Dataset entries
※

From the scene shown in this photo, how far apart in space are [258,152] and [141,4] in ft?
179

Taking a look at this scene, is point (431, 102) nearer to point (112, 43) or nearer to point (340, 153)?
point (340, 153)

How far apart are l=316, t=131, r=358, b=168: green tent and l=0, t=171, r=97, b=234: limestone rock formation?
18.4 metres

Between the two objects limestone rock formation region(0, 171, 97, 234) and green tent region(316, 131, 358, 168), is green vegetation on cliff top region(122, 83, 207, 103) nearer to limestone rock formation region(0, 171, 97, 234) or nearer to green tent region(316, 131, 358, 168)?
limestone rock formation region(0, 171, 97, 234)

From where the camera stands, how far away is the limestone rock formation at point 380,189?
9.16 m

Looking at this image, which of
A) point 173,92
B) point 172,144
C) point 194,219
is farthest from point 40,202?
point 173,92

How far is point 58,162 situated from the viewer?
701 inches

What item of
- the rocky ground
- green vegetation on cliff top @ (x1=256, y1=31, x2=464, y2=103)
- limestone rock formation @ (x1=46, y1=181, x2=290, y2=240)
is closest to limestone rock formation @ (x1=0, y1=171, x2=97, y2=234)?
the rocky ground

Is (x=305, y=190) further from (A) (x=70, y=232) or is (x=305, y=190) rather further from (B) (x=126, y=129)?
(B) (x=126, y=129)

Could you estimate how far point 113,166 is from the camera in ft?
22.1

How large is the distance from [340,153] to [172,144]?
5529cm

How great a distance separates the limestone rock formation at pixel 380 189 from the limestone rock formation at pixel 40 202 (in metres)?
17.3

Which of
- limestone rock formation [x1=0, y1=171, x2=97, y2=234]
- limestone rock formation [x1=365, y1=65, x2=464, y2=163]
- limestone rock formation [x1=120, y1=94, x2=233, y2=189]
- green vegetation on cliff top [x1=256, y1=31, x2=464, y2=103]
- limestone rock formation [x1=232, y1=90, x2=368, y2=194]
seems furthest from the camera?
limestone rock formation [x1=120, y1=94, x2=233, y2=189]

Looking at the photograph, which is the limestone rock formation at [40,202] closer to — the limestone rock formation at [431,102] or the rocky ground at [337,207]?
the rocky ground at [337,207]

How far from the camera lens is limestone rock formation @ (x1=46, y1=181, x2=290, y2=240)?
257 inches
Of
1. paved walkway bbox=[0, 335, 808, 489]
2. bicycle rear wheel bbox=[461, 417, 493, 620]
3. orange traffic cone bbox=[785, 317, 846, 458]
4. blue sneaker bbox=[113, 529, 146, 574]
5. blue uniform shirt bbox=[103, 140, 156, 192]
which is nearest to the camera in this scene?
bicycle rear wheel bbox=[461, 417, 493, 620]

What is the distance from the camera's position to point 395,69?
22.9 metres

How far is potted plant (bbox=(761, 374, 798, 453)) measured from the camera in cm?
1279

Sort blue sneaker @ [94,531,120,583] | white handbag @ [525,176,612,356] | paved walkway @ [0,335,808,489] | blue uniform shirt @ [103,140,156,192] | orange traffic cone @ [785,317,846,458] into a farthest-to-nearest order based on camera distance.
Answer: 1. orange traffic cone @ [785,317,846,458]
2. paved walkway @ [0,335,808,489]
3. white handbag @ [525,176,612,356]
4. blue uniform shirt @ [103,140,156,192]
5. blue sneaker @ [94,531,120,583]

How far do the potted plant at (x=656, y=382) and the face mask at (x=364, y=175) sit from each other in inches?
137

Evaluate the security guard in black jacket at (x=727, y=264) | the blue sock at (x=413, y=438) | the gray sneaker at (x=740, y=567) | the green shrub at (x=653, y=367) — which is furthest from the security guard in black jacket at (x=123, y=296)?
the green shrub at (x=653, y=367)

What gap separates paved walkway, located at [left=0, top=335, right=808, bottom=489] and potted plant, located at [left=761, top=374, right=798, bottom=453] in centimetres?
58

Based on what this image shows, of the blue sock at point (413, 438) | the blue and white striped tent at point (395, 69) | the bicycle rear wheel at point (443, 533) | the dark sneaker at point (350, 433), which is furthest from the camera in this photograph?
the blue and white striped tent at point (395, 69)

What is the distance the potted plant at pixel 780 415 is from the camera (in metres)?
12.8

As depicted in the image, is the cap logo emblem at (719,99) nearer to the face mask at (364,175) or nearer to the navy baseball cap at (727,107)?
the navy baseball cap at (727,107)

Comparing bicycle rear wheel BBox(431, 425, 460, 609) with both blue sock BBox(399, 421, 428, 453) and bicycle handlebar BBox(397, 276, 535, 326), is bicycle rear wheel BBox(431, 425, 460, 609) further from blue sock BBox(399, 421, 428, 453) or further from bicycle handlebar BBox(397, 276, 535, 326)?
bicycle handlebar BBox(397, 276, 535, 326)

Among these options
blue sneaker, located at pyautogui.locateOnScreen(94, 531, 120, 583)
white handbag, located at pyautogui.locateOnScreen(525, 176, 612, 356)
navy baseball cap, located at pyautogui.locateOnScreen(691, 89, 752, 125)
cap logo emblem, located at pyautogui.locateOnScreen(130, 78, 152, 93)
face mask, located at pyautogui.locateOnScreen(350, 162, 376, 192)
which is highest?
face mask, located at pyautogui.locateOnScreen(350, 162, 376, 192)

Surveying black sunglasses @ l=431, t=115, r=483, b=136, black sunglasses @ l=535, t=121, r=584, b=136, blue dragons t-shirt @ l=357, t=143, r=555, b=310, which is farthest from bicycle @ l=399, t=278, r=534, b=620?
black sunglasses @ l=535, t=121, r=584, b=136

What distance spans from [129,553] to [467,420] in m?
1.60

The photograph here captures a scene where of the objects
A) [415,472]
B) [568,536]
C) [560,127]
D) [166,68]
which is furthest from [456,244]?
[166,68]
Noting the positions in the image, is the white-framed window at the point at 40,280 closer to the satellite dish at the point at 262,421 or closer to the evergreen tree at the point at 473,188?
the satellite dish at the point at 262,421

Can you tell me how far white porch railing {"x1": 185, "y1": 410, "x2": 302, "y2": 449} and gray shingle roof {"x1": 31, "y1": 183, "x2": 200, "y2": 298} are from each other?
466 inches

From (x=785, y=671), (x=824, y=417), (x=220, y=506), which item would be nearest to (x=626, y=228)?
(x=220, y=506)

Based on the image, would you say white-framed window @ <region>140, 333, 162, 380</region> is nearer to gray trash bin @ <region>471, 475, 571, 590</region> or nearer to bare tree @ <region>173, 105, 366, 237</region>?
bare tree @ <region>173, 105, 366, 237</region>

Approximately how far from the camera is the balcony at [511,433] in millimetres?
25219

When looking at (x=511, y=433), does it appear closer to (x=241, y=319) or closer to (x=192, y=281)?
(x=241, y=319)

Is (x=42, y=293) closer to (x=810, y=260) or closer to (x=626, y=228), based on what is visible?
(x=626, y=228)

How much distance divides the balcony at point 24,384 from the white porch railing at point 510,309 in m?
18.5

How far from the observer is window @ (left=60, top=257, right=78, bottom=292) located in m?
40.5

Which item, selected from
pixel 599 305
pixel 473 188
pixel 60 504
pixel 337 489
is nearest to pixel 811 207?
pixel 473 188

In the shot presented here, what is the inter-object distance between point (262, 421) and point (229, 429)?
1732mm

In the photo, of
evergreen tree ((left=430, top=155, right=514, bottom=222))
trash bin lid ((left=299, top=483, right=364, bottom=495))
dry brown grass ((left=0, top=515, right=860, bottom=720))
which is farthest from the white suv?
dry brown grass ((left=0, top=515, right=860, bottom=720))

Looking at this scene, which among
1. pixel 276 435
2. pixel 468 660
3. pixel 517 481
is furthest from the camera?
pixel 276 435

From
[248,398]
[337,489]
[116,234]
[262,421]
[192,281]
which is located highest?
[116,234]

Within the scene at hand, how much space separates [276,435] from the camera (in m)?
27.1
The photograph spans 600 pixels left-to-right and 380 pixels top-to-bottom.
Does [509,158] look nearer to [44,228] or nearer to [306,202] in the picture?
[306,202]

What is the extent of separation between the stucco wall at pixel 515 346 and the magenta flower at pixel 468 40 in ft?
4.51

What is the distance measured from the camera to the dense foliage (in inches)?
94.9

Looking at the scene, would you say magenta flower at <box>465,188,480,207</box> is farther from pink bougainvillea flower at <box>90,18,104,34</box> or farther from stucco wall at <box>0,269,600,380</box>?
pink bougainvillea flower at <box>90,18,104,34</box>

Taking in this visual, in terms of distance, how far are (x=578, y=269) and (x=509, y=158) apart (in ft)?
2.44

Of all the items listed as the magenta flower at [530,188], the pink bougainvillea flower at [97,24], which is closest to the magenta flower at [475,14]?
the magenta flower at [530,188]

※

## Written request
Extract the closing run of lines, starting with the one containing "What is the distance measured" and ending at the last, exactly as written.

## Output
What is the distance measured from the camera to the dense foliage (in inches)?
94.9

Looking at the scene, would you say magenta flower at <box>465,188,480,207</box> is farther from pink bougainvillea flower at <box>90,18,104,34</box> or farther from stucco wall at <box>0,269,600,380</box>?
pink bougainvillea flower at <box>90,18,104,34</box>

Taking in this visual, in terms of distance, how far are (x=578, y=269) and (x=509, y=158) apart (in ft)?
2.44

Of all the items listed as the magenta flower at [530,188], the pink bougainvillea flower at [97,24], which is closest to the magenta flower at [475,14]?
the magenta flower at [530,188]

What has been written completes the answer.